By default, this will apply generated ROIs directly to the :class:`slideflow.WSI` object. If you wish to calculate ROI outlines without applying them to the slide, use the argument apply=False.

In addition to generating ROIs for a single slide, you can also generate ROIs for an entire dataset using :meth:`slideflow.Dataset.generate_rois`. For example:

import slideflow as sf

# Load a project and dataset.
project = sf.load_project('path/to/project')
dataset = project.dataset()

# Generate ROIs for all slides in the dataset.
dataset.generate_rois('path/to/model.pth')

ROIs will be saved in the ROIs directory as configured in the dataset settings. Alternatively, ROIs can be exported to a user-defined directory using the dest argument.

By default, ROIs will be generated for all slides in the dataset, skipping slides with existing ROIs. To overwrite any existing ROIs, use the overwrite=True argument.

Deployment in Studio

Segmentation models can be deployed in :ref:`Slideflow Studio <studio>` for live segmentation and QC. To do this, start by training a segmentation model as described above. Then, see the :ref:`studio_segmentation` documentation for instructions on how to deploy the model for live QC and/or ROI generation.

Complete Example

1. Label ROIs

Create labeled ROIs as described in :ref:`studio_roi`.

2. Train a model

import slideflow as sf
from slideflow import segment

# Load a project and dataset
project = sf.load_project('path/to/project')
dataset = project.dataset()

# Train a binary segmentation model
config = segment.SegmentConfig(mpp=20, mode='binary', arch='FPN')
segment.train(config, dataset, dest='path/to/output')

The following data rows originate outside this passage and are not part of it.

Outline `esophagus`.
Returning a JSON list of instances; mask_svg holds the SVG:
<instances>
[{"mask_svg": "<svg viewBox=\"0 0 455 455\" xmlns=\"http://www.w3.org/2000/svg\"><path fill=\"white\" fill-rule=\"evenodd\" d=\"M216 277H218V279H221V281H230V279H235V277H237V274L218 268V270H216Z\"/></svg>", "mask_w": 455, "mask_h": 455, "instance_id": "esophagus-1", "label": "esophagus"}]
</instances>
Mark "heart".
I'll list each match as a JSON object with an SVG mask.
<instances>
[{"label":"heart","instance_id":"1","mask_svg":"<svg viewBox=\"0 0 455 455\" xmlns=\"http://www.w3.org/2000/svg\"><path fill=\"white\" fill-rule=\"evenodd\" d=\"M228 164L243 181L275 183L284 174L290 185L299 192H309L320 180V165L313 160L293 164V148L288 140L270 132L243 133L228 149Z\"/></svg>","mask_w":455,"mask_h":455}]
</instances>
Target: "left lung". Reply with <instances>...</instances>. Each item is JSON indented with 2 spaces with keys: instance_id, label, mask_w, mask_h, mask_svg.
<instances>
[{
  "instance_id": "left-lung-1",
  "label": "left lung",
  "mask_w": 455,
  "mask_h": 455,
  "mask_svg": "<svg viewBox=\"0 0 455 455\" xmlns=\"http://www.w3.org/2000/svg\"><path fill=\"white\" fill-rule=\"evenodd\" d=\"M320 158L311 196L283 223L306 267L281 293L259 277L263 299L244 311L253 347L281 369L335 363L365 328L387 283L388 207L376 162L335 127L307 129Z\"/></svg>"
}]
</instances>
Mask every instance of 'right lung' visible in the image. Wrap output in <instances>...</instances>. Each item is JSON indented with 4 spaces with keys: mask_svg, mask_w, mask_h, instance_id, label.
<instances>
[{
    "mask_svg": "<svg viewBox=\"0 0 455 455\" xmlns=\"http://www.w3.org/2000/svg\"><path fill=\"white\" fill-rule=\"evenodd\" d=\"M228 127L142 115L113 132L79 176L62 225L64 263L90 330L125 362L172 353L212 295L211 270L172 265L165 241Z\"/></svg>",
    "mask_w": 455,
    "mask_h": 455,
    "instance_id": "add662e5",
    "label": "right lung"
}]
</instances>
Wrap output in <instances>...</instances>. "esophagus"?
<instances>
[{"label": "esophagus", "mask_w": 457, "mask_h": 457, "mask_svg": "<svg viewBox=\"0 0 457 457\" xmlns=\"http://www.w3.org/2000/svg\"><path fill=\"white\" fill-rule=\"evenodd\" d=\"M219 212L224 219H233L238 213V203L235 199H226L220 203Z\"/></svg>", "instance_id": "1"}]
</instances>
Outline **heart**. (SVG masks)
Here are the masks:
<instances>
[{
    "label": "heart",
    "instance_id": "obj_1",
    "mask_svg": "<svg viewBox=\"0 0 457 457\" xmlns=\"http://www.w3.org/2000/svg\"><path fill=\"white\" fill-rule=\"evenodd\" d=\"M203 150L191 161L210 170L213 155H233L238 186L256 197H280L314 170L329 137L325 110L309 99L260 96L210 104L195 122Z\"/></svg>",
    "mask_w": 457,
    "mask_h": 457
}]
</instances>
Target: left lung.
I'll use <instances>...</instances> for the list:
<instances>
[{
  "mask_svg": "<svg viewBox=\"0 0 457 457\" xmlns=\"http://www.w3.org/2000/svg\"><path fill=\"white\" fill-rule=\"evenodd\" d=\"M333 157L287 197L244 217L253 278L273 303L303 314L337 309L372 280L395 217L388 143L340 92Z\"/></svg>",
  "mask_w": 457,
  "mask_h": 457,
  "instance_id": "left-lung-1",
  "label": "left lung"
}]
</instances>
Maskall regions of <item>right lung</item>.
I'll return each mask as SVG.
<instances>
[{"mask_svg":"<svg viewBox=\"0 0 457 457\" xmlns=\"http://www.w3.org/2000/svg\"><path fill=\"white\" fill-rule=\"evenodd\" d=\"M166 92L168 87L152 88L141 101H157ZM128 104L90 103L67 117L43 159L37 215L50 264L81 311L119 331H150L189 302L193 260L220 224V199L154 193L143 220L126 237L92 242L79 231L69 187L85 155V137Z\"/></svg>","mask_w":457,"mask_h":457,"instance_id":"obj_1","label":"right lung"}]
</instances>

3. Generate ROIs (optional)

import slideflow as sf

# Load a project and dataset.
project = sf.load_project('path/to/project')
dataset = project.dataset()

# Generate ROIs for all slides in the dataset.
dataset.generate_rois('path/to/model.pth')

4. Deploy in Studio

Use the model for either QC or ROI generation in Slideflow Studio, as described in :ref:`studio_segmentation`.